**Actividades**
(A) Enumera a las personas que el texto sobre los medios públicos menciona por su nombre y anota junto a cada una el cargo o la ocupación que se le atribuye.
(B) Prosigue el texto sobre los medios públicos a partir de su última oración con un párrafo breve.

**Fragmento del documento**
Algunas de las imágenes de las últimas semanas son elocuentes al respecto. A los funcionarios del nuevo gobierno les fue muy complicado asumir la administración de los medios públicos. Básicamente, porque varios de los funcionarios del gobierno anterior no se querían ir de sus puestos. Como si el Estado les perteneciera. Como si un cargo público no fuera una responsabilidad transitoria a cargo de los bienes que los ciudadanos financian con sus impuestos. El caso más relevante fue el del dirigente Martín Sabbattella en la Afsca, con momentos mediáticos que rozaron el ridículo. Pero también en Canal 7, en Radio Nacional y en la agencia Télam hubo casos parecidos. De hecho, en la TV Pública recién se están tomando las primeras decisiones porque el bloqueo de espacios estatales impidió hasta hace un par de semanas los nombramientos del presidente de Radio y Televisíon Argentina, el cineasta Miguel Pereyra, y el de su director, el productor de contenidos televisivos Horacio Levin.

[Registros de origen]
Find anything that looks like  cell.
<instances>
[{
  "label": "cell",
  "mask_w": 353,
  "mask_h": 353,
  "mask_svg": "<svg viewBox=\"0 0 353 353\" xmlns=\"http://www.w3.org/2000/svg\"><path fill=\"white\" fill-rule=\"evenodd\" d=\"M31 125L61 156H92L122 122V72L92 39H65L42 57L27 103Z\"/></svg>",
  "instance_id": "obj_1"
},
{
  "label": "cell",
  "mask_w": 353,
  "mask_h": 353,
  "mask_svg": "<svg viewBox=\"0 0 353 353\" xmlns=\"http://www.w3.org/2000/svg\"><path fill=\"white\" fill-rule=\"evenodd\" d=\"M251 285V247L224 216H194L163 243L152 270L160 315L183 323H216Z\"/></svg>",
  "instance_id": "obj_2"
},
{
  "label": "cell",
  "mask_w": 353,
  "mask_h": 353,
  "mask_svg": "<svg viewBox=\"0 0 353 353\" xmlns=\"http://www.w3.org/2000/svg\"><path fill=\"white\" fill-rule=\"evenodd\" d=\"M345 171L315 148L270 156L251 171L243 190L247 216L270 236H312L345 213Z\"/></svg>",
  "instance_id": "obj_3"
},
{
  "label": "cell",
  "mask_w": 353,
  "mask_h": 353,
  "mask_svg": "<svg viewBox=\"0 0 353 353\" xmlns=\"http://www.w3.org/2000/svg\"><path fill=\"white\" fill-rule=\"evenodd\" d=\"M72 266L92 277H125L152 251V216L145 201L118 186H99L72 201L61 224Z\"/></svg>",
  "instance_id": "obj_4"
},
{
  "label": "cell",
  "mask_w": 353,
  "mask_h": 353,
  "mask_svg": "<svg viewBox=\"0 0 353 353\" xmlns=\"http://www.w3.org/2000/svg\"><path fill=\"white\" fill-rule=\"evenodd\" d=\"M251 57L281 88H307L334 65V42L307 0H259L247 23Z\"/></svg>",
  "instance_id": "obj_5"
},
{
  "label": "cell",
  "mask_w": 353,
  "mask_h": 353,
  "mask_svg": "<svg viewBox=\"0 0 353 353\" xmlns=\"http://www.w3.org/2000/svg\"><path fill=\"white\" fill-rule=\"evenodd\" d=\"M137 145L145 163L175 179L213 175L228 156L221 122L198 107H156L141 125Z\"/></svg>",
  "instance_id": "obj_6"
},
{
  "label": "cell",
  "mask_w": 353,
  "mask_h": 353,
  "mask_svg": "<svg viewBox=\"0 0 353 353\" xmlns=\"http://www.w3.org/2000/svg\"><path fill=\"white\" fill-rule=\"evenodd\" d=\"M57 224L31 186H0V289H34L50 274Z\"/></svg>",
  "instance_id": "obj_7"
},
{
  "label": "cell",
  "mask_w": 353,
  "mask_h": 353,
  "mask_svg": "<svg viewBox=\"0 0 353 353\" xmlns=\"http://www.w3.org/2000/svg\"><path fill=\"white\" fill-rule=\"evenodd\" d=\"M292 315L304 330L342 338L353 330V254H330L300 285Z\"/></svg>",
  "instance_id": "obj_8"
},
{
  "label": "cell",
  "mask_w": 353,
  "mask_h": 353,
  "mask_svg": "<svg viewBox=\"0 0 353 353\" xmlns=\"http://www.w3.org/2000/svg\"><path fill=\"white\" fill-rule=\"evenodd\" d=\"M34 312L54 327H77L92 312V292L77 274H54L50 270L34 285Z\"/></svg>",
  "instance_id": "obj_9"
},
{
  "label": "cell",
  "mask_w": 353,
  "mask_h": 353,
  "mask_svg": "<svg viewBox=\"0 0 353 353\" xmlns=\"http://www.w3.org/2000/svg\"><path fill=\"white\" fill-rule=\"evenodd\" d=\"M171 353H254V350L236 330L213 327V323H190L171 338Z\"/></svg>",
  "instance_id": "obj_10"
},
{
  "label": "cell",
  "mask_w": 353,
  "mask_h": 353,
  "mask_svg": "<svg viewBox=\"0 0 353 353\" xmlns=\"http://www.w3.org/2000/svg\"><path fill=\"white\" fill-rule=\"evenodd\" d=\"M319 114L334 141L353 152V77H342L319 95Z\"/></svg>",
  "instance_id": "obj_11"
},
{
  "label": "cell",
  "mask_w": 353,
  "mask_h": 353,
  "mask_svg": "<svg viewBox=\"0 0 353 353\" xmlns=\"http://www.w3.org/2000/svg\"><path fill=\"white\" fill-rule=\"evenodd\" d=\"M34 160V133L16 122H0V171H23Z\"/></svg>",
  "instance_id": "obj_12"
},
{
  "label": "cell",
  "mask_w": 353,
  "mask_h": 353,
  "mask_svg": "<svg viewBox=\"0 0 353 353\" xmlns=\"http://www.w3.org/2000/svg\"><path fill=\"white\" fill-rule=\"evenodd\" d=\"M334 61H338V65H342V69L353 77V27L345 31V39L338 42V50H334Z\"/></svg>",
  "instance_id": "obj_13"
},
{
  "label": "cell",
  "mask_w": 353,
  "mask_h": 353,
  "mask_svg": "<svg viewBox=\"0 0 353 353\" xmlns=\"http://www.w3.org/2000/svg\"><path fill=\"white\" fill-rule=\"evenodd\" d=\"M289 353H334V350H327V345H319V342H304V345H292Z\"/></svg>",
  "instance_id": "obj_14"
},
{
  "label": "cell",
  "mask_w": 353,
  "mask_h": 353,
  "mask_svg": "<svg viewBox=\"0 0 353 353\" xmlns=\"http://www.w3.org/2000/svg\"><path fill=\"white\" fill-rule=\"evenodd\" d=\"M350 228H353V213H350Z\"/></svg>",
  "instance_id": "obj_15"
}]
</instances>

**Respuestas numeradas**
(A)
Martín Sabbattella: dirigente, en la Afsca.
Miguel Pereyra: cineasta, presidente de Radio y Televisión Argentina.
Horacio Levin: productor de contenidos televisivos, director de Radio y Televisión Argentina.

(B)
Otro caso paradigmático fue el de Radio Nacional, donde la administración anterior de RTA había intentado dejar armada para este año una programación de perfil kirchnerista pensando en cerrarle el paso a una eventual presidencia del fallido candidato Daniel Scioli. Claro que con el triunfo electoral de Mauricio Macri las cosas cambiaron y el nuevo Presidente le encomendó a su ministro de Medios Públicos, Hernán Lombardi, que volviera a ubicar los medios estatales al servicio de todos los ciudadanos. Eso es lo que está poniendo en marcha la nueva directora de la radio, Ana Gerschenson, bien conocida por nosotros porque además de tener una extensa trayectoria periodística se desempeñó en los últimos años en El Cronista. Y, aunque no es relevante, de quien puedo dar perfecta fe de su profesionalismo y honestidad porque es mi esposa.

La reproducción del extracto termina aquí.